What We Know About China's 19th Party Congress And The Possible Economic Fallout

What We Know About China's 19th Party Congress And The Possible Economic Fallout

On October 18, China will hold its 19th National Party Congress, which will provide broad indications for economic policy in the coming years. While it has been projected that there will be significant changes among the top party members, President Xi is widely expected to be reappointed, and he will likely follow a similar reform trajectory, focusing on mixed ownership reform for state-owned enterprises and less orientation toward the market. Xi's record so far can provide some understanding of what economic policy will look like in the next five years.

The meeting ahead

The meeting this month will also determine the structure of China’s top leadership. A number of officials in the Politburo and Politburo Standing Committee may retire based on age restrictions, unless these restrictions are waived. The party congress will also signal whether Xi Jinping can be expected to extend his time in office past 2022. The world will be watching to find out if he allows a successor from a rival party to join the Standing Committee, as did Jiang Zemin and Hu Jintao, or whether only a less experienced Xi loyalist will be promoted. The latter would indicate that Xi may be headed for a third term in office.
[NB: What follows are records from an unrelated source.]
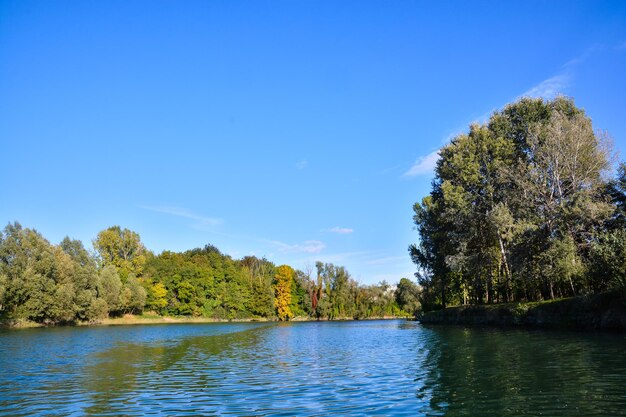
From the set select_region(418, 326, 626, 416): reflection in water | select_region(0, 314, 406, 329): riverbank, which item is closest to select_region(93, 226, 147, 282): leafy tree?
select_region(0, 314, 406, 329): riverbank

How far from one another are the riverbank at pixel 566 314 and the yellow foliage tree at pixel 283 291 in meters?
85.5

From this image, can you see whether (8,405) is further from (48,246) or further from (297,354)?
(48,246)

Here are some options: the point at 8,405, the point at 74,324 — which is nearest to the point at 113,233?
the point at 74,324

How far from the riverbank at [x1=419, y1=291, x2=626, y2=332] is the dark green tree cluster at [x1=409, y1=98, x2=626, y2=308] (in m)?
1.90

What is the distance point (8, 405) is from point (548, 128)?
5196 centimetres

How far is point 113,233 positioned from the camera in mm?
125312

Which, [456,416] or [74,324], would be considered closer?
[456,416]

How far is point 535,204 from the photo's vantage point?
48.5 meters

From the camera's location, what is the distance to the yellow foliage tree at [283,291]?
448 ft

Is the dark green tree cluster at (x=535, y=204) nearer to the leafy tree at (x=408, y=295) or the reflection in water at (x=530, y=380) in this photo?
the reflection in water at (x=530, y=380)

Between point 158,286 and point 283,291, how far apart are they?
125 ft

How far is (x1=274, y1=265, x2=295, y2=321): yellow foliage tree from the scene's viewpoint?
136500mm

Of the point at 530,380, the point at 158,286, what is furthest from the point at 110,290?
the point at 530,380

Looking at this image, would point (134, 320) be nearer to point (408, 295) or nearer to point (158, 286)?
point (158, 286)
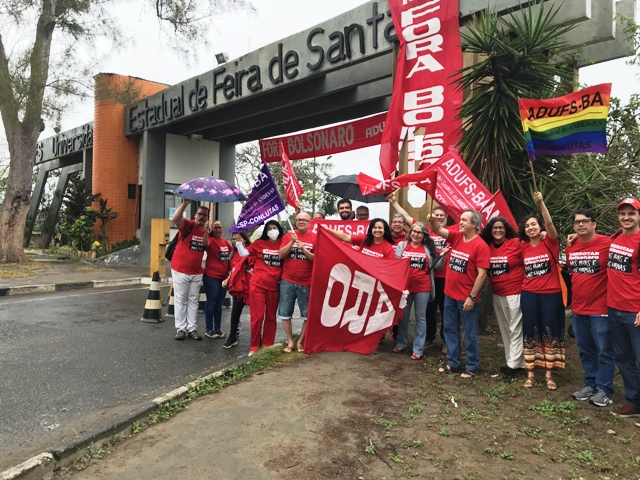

Although specific economic policies are not laid out at the October meeting, who ascends to power and what is stated officially at this meeting sets a strong tone for the Third Plenary Session of the 19th CPC Central Committee in the fall of 2018, which will itself set forth an economic agenda for the next five years. Because it is all but guaranteed that Xi Jinping will remain in power and grow in stature after this congress, we can examine his preferred economic policies in recent years and predict what policy will look like.

The next five years

China’s current blend of state and market capitalism appears poised to become further ingrained in the economy. Over the past five years under Xi Jinping, sweeping economic and financial reforms have taken a backseat to the preservation of economic stability. The state has taken a heavy hand in financial markets, bailing out the stock market in the summer of 2015 when the stock bubble burst, and backtracking on exchange rate liberalization by reducing the role of market forces in that area. Reforms have also been slow in the services sector, and the level of state control has remained high.

The reform focus under President Xi has been on mixed ownership reform of state owned enterprises (SOEs). 2017 was supposed to be a year dedicated to implementing mixed ownership reform at the local level, carried out using pilot cases. The process maintains state control over SOEs while locating additional sources of funding for these enterprises. Similarly and more generally, Party control of enterprises is likely to be reinforced as it has been in recent years.